### INSTRUCTIONS TO FOLLOW:
Go through the entries below, tally each line with the string "eurasian", and give the final number by itself.

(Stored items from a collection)
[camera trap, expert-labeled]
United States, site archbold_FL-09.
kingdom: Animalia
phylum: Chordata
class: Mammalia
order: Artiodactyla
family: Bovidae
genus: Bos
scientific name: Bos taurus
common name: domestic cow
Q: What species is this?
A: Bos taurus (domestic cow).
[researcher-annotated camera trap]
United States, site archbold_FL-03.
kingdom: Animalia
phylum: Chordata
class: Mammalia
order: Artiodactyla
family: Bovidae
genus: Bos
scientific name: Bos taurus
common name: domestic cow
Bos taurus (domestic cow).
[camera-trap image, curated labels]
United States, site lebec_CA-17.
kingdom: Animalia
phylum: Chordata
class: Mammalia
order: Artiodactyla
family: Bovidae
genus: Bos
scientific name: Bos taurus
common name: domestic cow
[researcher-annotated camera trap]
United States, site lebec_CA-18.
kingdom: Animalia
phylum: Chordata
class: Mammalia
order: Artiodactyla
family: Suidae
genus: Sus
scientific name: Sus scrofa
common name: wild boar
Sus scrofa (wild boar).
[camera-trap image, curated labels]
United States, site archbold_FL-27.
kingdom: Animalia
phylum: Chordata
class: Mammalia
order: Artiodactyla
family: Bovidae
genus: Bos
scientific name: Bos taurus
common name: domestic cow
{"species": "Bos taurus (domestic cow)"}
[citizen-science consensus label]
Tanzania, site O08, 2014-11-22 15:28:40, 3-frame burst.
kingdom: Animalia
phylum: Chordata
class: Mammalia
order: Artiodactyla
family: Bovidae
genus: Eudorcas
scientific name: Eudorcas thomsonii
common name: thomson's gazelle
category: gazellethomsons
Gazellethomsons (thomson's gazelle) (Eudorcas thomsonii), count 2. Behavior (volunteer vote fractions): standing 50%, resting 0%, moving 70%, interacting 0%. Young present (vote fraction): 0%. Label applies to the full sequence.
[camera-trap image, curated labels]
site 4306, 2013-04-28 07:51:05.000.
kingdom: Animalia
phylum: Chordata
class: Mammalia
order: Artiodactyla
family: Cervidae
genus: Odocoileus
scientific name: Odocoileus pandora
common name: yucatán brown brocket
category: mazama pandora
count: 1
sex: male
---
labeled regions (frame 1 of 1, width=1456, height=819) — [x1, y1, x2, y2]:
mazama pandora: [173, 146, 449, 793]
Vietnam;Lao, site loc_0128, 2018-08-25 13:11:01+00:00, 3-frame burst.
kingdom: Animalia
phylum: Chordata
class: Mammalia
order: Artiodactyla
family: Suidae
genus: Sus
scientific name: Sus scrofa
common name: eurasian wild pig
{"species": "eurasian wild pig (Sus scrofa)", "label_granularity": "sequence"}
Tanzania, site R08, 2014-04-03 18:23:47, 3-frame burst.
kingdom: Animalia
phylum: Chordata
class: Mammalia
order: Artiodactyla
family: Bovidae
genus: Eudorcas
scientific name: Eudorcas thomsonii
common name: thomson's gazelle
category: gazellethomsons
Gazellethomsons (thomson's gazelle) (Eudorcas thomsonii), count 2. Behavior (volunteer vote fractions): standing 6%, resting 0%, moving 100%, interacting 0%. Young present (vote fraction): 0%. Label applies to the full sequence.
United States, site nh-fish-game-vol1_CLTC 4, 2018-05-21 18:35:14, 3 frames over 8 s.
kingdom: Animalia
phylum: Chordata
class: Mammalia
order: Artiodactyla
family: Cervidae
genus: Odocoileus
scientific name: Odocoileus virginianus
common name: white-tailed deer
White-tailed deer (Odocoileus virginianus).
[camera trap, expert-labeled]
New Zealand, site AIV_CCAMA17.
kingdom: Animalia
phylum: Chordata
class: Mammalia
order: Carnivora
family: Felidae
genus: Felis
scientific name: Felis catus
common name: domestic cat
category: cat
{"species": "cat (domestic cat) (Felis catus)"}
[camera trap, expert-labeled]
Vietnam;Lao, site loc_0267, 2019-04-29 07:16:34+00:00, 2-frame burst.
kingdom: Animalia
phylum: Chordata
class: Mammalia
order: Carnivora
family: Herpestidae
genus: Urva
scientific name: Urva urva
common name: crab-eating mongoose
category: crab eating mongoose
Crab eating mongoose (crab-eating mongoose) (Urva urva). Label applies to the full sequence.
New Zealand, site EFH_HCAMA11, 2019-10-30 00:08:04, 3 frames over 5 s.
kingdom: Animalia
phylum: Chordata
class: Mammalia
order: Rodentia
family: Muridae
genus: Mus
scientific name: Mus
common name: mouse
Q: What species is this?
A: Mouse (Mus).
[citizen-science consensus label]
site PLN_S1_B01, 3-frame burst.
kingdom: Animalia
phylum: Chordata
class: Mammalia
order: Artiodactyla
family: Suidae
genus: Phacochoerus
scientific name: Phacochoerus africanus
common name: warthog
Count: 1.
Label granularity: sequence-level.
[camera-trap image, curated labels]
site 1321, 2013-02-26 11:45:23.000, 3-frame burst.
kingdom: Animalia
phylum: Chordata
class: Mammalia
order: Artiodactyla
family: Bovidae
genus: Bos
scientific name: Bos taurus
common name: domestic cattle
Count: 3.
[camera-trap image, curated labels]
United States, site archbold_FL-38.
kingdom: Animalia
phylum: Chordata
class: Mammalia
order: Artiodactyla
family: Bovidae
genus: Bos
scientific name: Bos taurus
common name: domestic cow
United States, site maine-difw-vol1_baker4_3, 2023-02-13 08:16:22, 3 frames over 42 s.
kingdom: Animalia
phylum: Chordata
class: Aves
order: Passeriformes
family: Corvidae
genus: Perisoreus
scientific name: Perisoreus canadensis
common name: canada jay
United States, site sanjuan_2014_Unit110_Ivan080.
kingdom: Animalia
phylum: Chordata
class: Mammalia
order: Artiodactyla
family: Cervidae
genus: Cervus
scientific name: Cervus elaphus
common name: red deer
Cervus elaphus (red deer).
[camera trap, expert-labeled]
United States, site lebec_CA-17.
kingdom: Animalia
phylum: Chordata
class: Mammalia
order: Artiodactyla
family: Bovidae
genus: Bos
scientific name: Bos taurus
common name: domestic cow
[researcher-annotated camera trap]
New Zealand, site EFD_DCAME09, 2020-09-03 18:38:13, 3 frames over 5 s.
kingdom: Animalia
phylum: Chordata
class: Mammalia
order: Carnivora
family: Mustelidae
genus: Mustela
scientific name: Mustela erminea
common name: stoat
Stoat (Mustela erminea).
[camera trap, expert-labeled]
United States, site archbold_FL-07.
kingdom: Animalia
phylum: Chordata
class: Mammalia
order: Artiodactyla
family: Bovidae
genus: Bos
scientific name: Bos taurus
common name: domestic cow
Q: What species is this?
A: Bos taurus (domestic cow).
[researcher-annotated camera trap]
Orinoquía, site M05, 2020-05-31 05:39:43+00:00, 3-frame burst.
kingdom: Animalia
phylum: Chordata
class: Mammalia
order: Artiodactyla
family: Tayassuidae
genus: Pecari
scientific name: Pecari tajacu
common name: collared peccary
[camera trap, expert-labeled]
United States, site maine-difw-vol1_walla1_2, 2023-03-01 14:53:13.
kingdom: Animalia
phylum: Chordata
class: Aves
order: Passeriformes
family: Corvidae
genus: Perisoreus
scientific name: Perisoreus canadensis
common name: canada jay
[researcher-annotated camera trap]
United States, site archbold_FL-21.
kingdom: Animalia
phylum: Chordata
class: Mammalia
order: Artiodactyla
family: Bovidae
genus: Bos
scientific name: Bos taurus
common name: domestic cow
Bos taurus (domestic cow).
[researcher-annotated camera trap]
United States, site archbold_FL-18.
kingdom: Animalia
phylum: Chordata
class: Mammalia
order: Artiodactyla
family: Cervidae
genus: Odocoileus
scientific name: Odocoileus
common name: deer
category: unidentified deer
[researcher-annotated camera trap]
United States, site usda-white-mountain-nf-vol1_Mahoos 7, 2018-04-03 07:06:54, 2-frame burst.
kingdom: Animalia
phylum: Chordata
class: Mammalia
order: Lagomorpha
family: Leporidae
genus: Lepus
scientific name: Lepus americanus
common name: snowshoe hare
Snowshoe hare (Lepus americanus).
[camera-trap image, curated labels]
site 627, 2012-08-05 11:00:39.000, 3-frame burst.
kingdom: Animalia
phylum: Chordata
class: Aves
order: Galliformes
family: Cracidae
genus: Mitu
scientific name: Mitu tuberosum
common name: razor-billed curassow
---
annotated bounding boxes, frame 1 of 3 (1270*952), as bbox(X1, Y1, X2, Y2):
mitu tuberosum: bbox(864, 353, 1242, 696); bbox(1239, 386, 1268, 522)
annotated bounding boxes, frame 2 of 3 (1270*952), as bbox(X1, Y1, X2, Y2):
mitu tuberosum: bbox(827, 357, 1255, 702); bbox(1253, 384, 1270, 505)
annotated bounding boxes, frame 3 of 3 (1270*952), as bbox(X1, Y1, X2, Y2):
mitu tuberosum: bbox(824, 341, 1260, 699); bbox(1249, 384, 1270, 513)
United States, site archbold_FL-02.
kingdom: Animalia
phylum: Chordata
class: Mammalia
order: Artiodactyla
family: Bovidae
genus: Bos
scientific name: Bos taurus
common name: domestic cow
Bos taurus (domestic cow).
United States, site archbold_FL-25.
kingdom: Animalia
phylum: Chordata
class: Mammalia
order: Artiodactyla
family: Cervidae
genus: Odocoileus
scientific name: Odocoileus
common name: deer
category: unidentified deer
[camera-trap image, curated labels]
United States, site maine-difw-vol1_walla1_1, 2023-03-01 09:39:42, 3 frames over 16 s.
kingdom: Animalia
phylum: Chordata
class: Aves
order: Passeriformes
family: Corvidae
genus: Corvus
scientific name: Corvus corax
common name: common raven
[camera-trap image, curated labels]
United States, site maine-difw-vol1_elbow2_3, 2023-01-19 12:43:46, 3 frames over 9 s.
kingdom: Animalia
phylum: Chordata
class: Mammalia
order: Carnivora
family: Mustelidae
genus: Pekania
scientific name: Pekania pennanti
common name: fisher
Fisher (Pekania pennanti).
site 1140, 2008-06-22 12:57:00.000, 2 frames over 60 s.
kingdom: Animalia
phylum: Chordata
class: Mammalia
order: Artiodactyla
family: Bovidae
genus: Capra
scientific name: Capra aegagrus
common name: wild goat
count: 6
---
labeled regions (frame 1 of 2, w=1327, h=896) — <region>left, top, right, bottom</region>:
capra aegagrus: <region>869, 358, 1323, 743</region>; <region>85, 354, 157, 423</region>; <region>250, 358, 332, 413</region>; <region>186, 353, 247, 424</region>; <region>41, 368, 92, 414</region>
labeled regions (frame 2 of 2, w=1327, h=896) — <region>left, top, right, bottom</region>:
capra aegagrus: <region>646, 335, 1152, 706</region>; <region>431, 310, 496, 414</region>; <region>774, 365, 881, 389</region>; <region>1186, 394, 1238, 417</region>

### SOLUTION BELOW:
2